The landscape changed when Finland began trying to remold its bloody, fractured past into a unified future. For hundreds of years, these fiercely independent people had been wedged between two rival powers—the Swedish monarchy to the west and the Russian czar to the east. Neither Scandinavian nor Baltic, Finns were proud of their Nordic roots and a unique language only they could love (or pronounce). In 1809, Finland was ceded to Russia by the Swedes, who had ruled its people some 600 years. The czar created the Grand Duchy of Finland, a quasi-state with constitutional ties to the empire. He moved the capital from Turku, near Stockholm, to Helsinki, closer to St. Petersburg. After the czar fell to the Bolsheviks in 1917, Finland declared its independence, pitching the country into civil war. Three more wars between 1939 and 1945—two with the Soviets, one with Germany—left the country scarred by bitter divisions and a punishing debt owed to the Russians. “Still we managed to keep our freedom,” said Pasi Sahlberg, a director general in the Ministry of Education and Culture.

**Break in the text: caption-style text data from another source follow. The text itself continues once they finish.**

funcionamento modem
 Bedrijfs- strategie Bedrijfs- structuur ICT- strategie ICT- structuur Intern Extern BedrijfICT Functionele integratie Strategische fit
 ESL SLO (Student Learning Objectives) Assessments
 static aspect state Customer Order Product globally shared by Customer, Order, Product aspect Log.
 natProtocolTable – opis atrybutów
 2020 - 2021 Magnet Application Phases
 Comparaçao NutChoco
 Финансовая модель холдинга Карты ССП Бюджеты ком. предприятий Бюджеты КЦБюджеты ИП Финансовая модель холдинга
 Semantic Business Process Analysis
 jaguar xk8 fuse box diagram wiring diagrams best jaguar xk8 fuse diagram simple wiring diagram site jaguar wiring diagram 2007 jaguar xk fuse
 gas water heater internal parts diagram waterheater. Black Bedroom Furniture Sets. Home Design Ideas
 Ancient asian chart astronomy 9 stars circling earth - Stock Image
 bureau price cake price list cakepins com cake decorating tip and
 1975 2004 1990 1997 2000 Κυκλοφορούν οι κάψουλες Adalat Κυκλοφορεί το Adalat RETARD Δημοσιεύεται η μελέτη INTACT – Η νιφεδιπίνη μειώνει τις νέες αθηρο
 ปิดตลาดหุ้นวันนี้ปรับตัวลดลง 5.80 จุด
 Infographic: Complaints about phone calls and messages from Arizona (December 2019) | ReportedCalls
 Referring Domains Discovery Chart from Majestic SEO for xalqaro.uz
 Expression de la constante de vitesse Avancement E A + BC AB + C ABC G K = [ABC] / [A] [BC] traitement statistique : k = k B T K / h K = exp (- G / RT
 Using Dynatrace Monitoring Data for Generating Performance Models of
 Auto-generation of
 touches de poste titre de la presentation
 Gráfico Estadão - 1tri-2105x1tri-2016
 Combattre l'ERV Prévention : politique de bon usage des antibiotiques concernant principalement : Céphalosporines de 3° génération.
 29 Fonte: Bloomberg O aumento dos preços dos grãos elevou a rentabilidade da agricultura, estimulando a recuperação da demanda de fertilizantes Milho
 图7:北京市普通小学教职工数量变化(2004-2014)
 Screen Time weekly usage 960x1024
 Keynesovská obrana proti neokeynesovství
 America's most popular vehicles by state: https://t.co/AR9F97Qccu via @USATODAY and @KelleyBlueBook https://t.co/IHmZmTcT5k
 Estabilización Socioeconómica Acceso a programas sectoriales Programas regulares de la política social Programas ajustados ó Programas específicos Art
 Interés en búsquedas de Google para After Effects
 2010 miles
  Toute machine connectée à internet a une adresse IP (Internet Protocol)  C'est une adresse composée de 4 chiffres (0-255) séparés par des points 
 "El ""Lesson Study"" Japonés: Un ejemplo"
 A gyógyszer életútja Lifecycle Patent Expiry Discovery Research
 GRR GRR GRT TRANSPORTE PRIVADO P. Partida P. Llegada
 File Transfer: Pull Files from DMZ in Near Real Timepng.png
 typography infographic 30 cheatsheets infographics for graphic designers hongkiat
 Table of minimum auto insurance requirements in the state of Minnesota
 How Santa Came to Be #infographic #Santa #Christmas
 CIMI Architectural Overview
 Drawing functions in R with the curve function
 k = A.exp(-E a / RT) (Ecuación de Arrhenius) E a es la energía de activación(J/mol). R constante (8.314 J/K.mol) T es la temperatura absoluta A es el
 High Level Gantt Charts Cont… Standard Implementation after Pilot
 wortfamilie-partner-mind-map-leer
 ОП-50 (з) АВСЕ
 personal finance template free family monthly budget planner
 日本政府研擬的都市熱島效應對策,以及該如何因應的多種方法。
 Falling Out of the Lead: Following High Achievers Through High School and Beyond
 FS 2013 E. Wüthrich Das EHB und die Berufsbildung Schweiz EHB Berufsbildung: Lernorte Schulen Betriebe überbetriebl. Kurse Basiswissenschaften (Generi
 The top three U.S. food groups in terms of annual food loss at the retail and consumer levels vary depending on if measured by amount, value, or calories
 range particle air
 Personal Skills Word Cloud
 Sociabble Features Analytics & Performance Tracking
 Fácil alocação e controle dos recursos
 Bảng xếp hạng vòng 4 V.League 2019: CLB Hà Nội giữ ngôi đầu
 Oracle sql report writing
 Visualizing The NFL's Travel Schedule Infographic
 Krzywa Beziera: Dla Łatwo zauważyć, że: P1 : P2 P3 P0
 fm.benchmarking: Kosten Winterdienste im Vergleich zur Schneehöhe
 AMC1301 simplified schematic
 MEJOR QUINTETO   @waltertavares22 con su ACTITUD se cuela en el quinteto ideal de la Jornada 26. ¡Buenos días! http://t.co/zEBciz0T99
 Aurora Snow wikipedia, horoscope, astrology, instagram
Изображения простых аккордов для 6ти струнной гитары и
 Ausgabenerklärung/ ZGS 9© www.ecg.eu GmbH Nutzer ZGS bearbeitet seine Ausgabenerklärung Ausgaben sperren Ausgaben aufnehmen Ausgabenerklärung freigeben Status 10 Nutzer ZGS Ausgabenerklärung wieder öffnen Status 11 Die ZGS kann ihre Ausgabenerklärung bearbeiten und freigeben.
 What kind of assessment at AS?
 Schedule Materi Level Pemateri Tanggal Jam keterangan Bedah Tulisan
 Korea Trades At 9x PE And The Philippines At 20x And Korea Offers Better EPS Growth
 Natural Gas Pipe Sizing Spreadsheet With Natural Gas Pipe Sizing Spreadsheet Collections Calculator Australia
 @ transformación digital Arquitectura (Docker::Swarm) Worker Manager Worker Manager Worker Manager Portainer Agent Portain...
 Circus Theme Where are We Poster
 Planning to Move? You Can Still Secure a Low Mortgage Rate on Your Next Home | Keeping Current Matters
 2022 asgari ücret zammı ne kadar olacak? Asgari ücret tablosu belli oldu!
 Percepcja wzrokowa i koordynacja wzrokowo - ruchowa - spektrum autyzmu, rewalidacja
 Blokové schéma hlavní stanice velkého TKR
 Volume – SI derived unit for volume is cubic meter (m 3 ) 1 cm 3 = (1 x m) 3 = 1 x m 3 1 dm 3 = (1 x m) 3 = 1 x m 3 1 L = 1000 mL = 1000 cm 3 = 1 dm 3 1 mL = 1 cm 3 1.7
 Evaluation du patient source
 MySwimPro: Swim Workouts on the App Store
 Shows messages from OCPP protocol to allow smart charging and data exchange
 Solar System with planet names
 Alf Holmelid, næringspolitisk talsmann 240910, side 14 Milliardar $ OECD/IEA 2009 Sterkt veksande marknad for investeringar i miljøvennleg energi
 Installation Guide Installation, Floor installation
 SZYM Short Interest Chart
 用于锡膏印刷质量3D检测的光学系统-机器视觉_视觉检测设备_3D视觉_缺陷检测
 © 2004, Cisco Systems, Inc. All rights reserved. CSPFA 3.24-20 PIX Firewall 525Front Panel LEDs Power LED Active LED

In 1963, the Finnish Parlia-ment made the bold decision to choose public education as its best shot at economic recovery. “I call this the Big Dream of Finnish education,” said Sahlberg, whose upcoming book, Finnish Lessons, is scheduled for release in October. “It was simply the idea that every child would have a very good public school. If we want to be competitive, we need to educate everybody. It all came out of a need to survive.”

Practically speaking—and Finns are nothing if not practical—the decision meant that goal would not be allowed to dissipate into rhetoric. Lawmakers landed on a deceptively simple plan that formed the foundation for everything to come. Public schools would be organized into one system of comprehensive schools, or peruskoulu, for ages 7 through 16. Teachers from all over the nation contributed to a national curriculum that provided guidelines, not prescriptions. Besides Finnish and Swedish (the country’s second official language), children would learn a third language (English is a favorite) usually beginning at age 9. Resources were distributed equally. As the comprehensive schools improved, so did the upper secondary schools (grades 10 through 12). The second critical decision came in 1979, when reformers required that every teacher earn a fifth-year master’s degree in theory and practice at one of eight state universities—at state expense. From then on, teachers were effectively granted equal status with doctors and lawyers. Applicants began flooding teaching programs, not because the salaries were so high but because autonomy and respect made the job attractive. In 2010, some 6,600 applicants vied for 660 primary school training slots, according to Sahlberg. By the mid-1980s, a final set of initiatives shook the classrooms free from the last vestiges of top-down regulation. Control over policies shifted to town councils. The national curriculum was distilled into broad guidelines. National math goals for grades one through nine, for example, were reduced to a neat ten pages. Sifting and sorting children into so-called ability groupings was eliminated. All children—clever or less so—were to be taught in the same classrooms, with lots of special teacher help available to make sure no child really would be left behind. The inspectorate closed its doors in the early ’90s, turning accountability and inspection over to teachers and principals. “We have our own motivation to succeed because we love the work,” said Louhivuori. “Our incentives come from inside.”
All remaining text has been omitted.